LOL if that isn't the truth lol....Oh and that sloth cat lol he tried to tell me last year bulls where winning it all lol.


----------



## Copper (Dec 9, 2004)

PartisanRanger said:


> No, the Spurs came back to win by 15 or something. Even really good teams like the Pacers have off nights, but I will admit that I was taken aback when I saw CHA 122, IND 90... that's pretty terrible.


 That caught my eye on the ticker tape also, I was waiting to read about an injury or something.


----------



## HallOfFamer (May 26, 2003)

The Bobcats also blew away the 76ers last week and went on to beat the Celtics. They also had the Bulls on the ropes opening night. They're a good team this year that may not be playoff bound, but will definitely put up a fight each night.


----------



## southeasy (Jun 11, 2003)

you people are hating on the raptors in a pacers thread, who are you.
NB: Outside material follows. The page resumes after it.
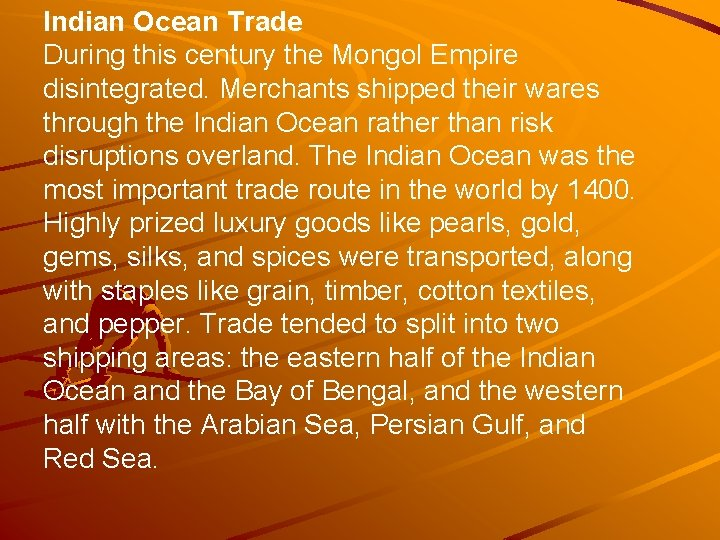 Indian Ocean Trade During this century the Mongol Empire disintegrated. Merchants shipped their wares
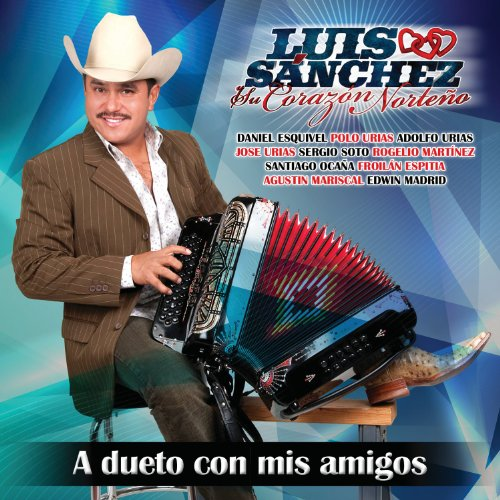 Image 0 of A Dueto Con Mis Amigos By Luis Sanchez Y Su Corazon Norteno On Audio CD Album Wo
toronto played great tonight, but philly played better.

oh, and i do think the pacers are actually good, charlotte just won... without gerald wallace? 

i hope bender isn't injured for long.
PLAY GRANGER & JONATHAN BENDER! :biggrin:


----------



## rock747 (Aug 3, 2004)

The reason the defecit is so big is becuase we put in the next string of guys and pretty much just gave them the ball each posession there at the end.


----------



## Bone Crusher (Jan 1, 2005)

Brian said:


> If Indiana's D doesn't improve you better believe Carlisle will get Micheal Curry to come out of retirement :biggrin:


Indiana's better through 7 games this year than Detroit was last year.


----------



## ChrisWoj (May 17, 2005)

Bone Crusher: None of the Pistons fans were hating on the Pacers. We tend to respect them as a tough team every time out... even if we do hate Artest with a passion, we respect his ability, and we respect the Pacers. What that was there was a joke about Carlisle and his obvious love for Michael Curry... when he coached the Pistons it seemed like an on-going love affair between them.
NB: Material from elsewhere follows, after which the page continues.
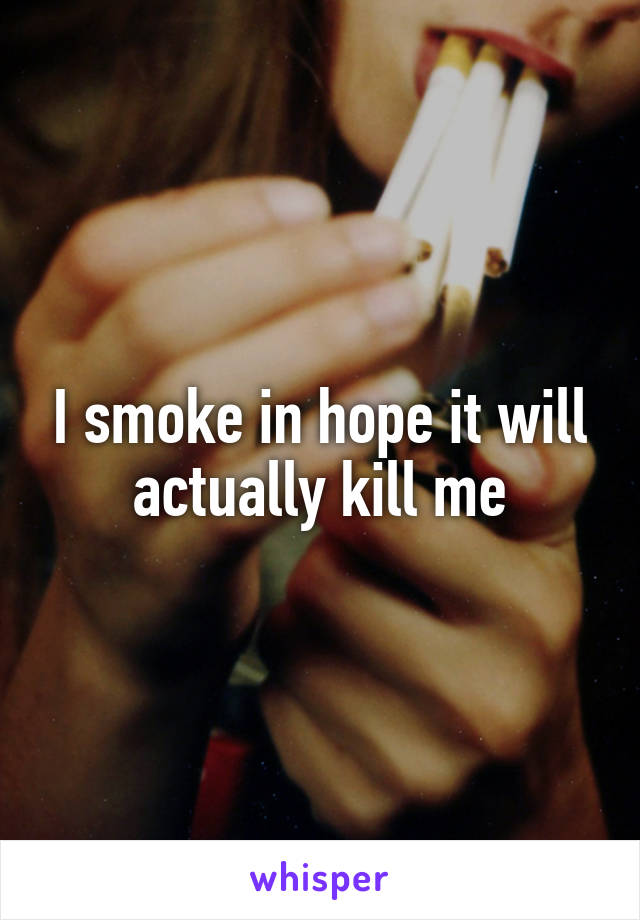 I smoke in hope it will actually kill me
No need to bring the Pistons into this, when it isn't about them. I'm not gloating about their start, they had a 7 game win streak or two towards the end of last season... this start doesn't mean we're getting cocky.
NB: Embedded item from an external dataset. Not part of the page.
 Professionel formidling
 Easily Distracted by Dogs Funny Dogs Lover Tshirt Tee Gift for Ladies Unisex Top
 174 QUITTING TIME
Every team has a tough stretch, every team has a hot streak... its the way it is. The Pistons will come back to Earth a bit and the Pacers will get hot, I'm certain of both things.


-Chris.


----------



## justasking? (Oct 1, 2005)

ChrisWoj said:


> Every team has a tough stretch, every team has a hot streak... its the way it is.
> 
> -Chris.


Well said. :clap: :cheers: Even the best teams have tough stretches, and bad teams get lucky or go on a hot streak. So its hard and often erroneous to make judgements on a team or player based on a game or two. :cheers:


----------



## jermaine7fan (Aug 19, 2005)

ChrisWoj said:


> Bone Crusher: None of the Pistons fans were hating on the Pacers. We tend to respect them as a tough team every time out... even if we do hate Artest with a passion, we respect his ability, and we respect the Pacers. What that was there was a joke about Carlisle and his obvious love for Michael Curry... when he coached the Pistons it seemed like an on-going love affair between them.
> 
> No need to bring the Pistons into this, when it isn't about them. I'm not gloating about their start, they had a 7 game win streak or two towards the end of last season... this start doesn't mean we're getting cocky.
> 
> ...


Now that is one Piston fan I would gladly sit next to at a game... your fan base on indystar is just plain rude... those are the trolling ones though... so big surprise :biggrin: I've been prolly more against your fans than your team in recent years... not just because of the brawl... but because of the way your fans were acting in Conseco 2 years ago in the playoffs... they were looking to start fights in Conseco... walking around in big groups just yelling at Pacer fans... in our home... guys like you give me hope for Pistons fans :biggrin:


----------



## jermaine7fan (Aug 19, 2005)

P.S. - It was an ugly game... but we are only seven games into the season... Hey... at least we didn't lose Ron for the rest of the season during game 7... like we did last year... I would rather take a 30 point loss to the Bobcats than lose Ron... this is still better for us than last years 7th game :biggrin:


----------



## Auggie (Mar 7, 2004)

MiamiHeat03 said:


> How did they manage to lose agaisnt one of the worst team in the NBA (Bobcats)?
> 
> Maybe they are not as good as most fans projected them to be.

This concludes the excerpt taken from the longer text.